Valence Electrons in Propylene

Valence electrons are the outermost electrons of an atom and are crucial for forming chemical bonds. In our example of propylene, an organic molecule with the formula \( \mathrm{C}_{3} \mathrm{H}_{4} \), we analyze its valence electron count to predict bonding patterns and reactivity.

In the case of propylene, each carbon atom contributes four valence electrons, as carbon is in group 14 of the periodic table. Hydrogen, being in group 1, contributes one valence electron per atom. Therefore, the total valence electron count for propylene is the sum of the contributions from all the carbon and hydrogen atoms:

\[\text{Total valence electrons} = 3 \times 4 + 4 \times 1 = 12 + 4 = 16\]
This count is fundamental for understanding the bonding and structure within the molecule, which in turn affects its physical and chemical properties.

Sigma and Pi Bonds in Propylene

Understanding \( \sigma \) and \( \pi \) bonds is crucial for deciphering molecular geometry and stability. \( \sigma \) bonds are single covalent bonds that form between two atoms and constitute the primary bond holding the atoms together.

In propylene, \( \sigma \) bonds include one bond from each carbon to hydrogen (\( \mathrm{C-H} \) bonds) as well as the bond between carbon atoms (\( \mathrm{C-C} \) bonds). Every single bond is a \( \sigma \) bond and involves two electrons. With three \( \mathrm{C-H} \) bonds and one \( \mathrm{C-C} \) bond, the number of electrons in \( \sigma \) bonds totals eight.

\( \pi \) bonds, on the other hand, refer to the type of covalent bond which occurs alongside a \( \sigma \) bond in double bonds (and also in triple bonds, but not in the context of propylene). In propylene, there is one double bond between carbon atoms containing one \( \sigma \) bond and one \( \pi \) bond.
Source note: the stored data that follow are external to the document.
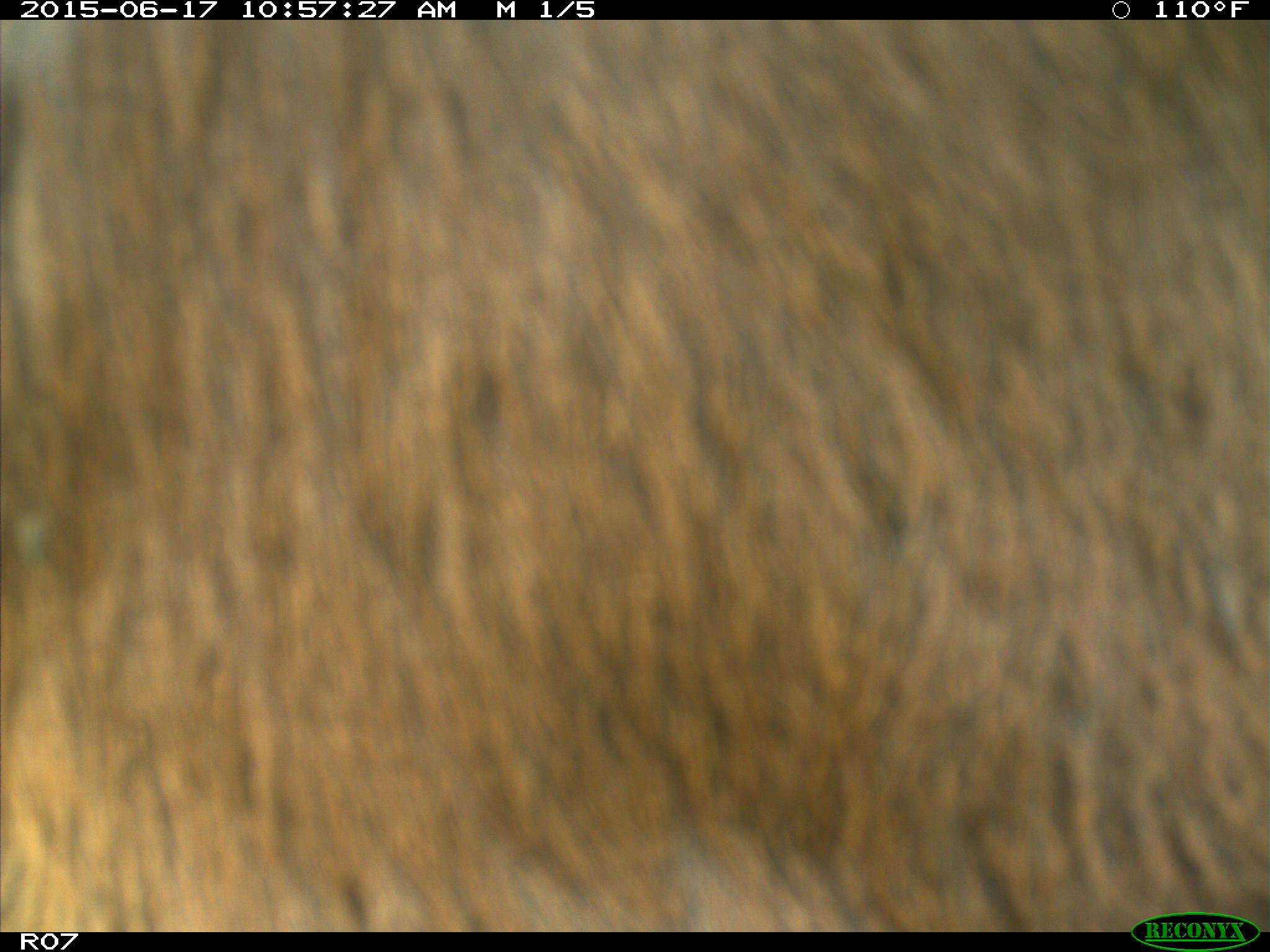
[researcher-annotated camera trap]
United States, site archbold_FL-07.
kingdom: Animalia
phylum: Chordata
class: Mammalia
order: Artiodactyla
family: Bovidae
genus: Bos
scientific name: Bos taurus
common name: domestic cow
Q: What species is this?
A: Bos taurus (domestic cow).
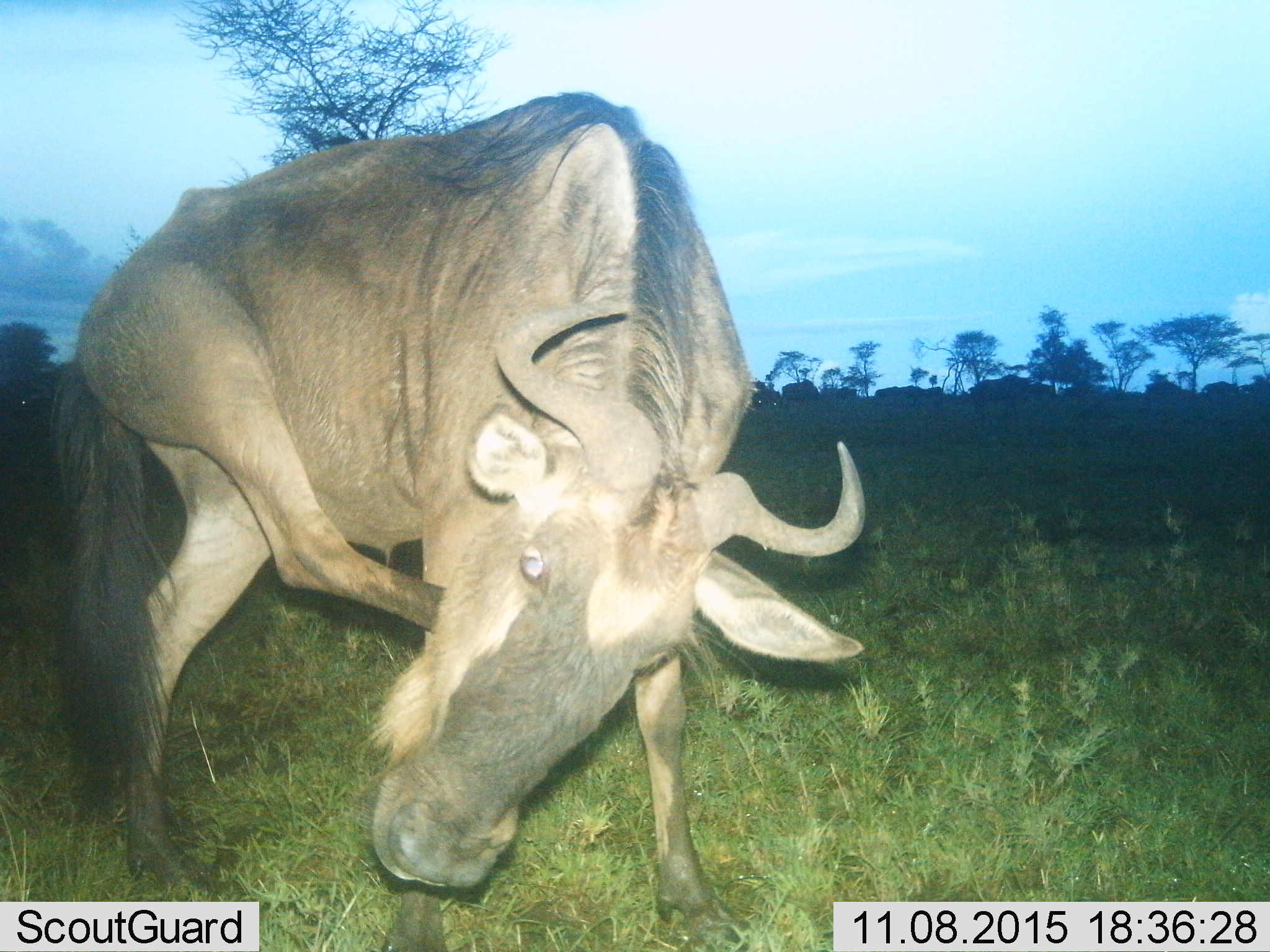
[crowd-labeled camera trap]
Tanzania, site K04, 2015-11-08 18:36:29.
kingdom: Animalia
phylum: Chordata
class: Mammalia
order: Artiodactyla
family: Bovidae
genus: Connochaetes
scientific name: Connochaetes taurinus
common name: blue wildebeest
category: wildebeest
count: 1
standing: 78%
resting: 0%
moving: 22%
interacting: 0%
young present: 0%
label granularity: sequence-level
The \( \pi \) bond in the double bond involves two electrons, contributing to the unique chemical reactivity and physical properties of the molecule.

Hybridization in Propylene

Hybridization is the process of mixing atomic orbitals to form new hybrid orbitals that can overlap to form covalent bonds. This concept helps explain the geometry of molecular bonding beyond the classical valence-shell electron-pair repulsion (VSEPR) theory.

In propylene, each carbon atom is \( \mathrm{sp^2} \) hybridized, which means that one s orbital has mixed with two p orbitals to form three equivalent sp2 hybrid orbitals. These hybrid orbitals can form \( \sigma \) bonds, while the remaining p orbital that is not hybridized forms the \( \pi \) bond. This hybridization gives rise to a trigonal planar layout around each carbon atom, which impacts the molecule's overall shape and reactivity. A clear grasp of hybridization is essential for prediction of molecular structure and bonding characteristics in organic chemistry.